Palomita Blanca, es el primer ejercicio, desde esta obra -puesta en tensión- es posible observar problemáticamente mi entorno, elaborando discusión desde una conciencia crítica textual-visual.
[1] Exposición de Arte Contemporáneo. Presentación de obras fundamentalmente conceptuales y políticamente comprometidas.
[2] Foucault, Michel. Discurso, poder y subjetividad. Buenos Aires: El Cielo por asalto, 1995, p.166.
[3] Ibid.
[4] Más información ver Valdés, Adriana. Composición de lugar. Santiago: Editorial Universitaria, 1996.
[5] A mí me gusta un poco, pero si a ti no te gusta…(María)

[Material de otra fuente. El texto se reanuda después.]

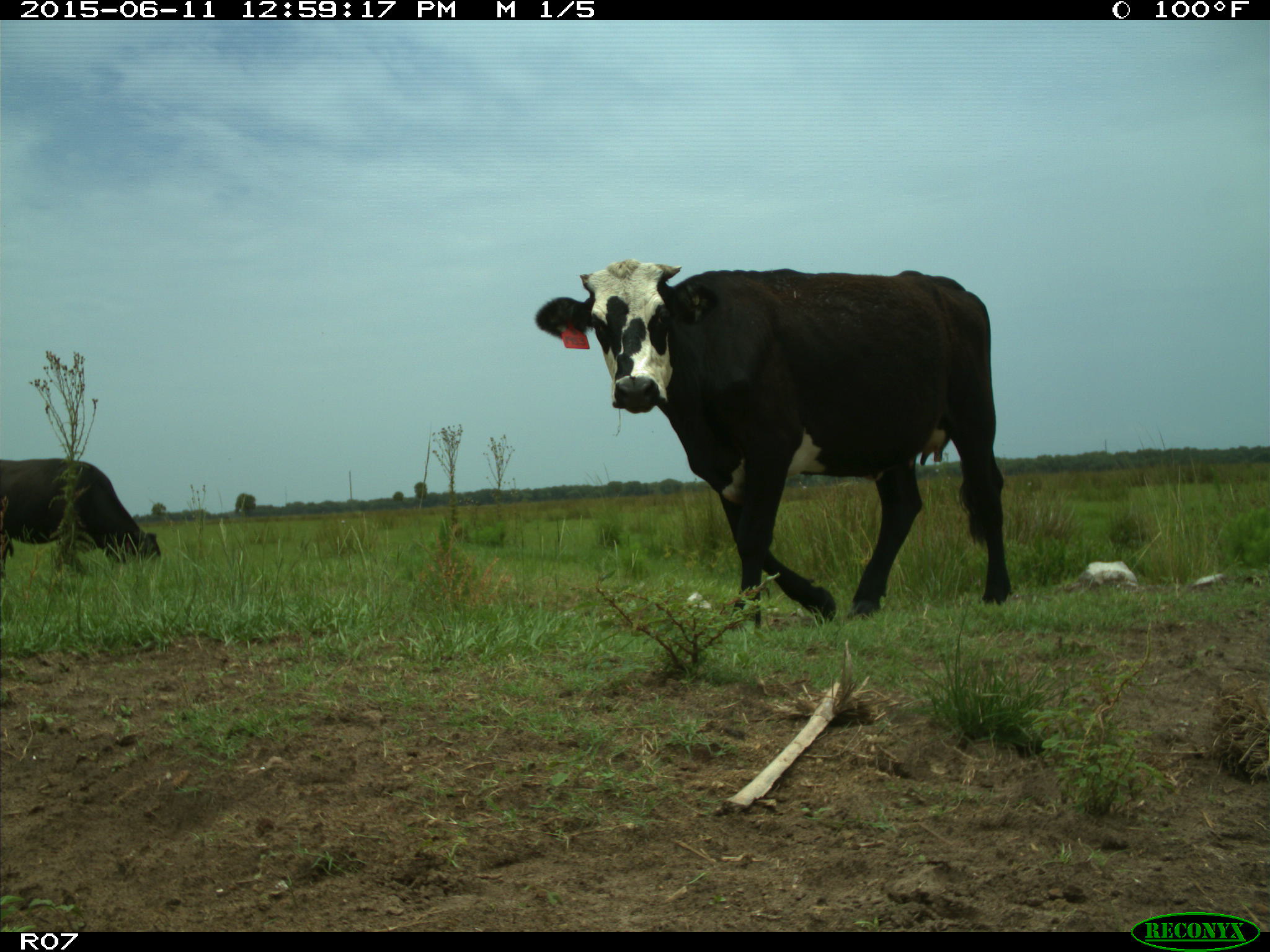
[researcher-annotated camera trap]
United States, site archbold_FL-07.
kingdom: Animalia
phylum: Chordata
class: Mammalia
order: Artiodactyla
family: Bovidae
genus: Bos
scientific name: Bos taurus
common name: domestic cow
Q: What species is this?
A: Bos taurus (domestic cow).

[6] Se establece un paralelo con el filme MACHUCA (dir. Andrés Wood), en el personaje de María Luisa de Infante (Aline Küppenheim), mujer de clase adinerada que es infiel, que vive bajo el doble estandar y abandona el papel de madre protectora.
[7] “Penélope”, tema originalmente de J.M. Serrat luego re-editada por Diego Torres. Frag. : “Adiós amor mío / no me llores, volveré / antes que / de los sauces caigan las hojas./ Piensa en mí / volveré a por ti..."/ Pobre infeliz /se paró tu reloj infantil / una tarde plomiza de abril / cuando se fue tu amante...
Otro ejemplo Maná (grupo mexicano que absorbe figuras clásicas de la tradición del relato sentimental y las traslada a un melodrama, que es lo que domina la industria televisiva mexicana. Traduce sus referentes a un espectáculo vacío, que sin embargo vende millones de discos), por ejemplo: “En el muelle de San Blas”. Frag. : Ella despidió a su amor / Él partió en un barco en el muelle de San Blas / él juró que volvería / y empapada en llanto ella juró que esperaría / miles de lunas pasaron / y siempre ella estaba en el muelle esperando...
[8] Esto en relación al libro de A. Allamand, quien sitúa en la escena política la posibilidad crítica de mirar al poder más reconocible: el Estado. Para el campo del arte el Desalojo es hacia las figuras dominadoras de discursos , que muchas veces las generaciones más jóvenes ya hemos dejado de validar, por que el tiempo que llevan en el poder no ha hecho más que instalar sus propios discursos.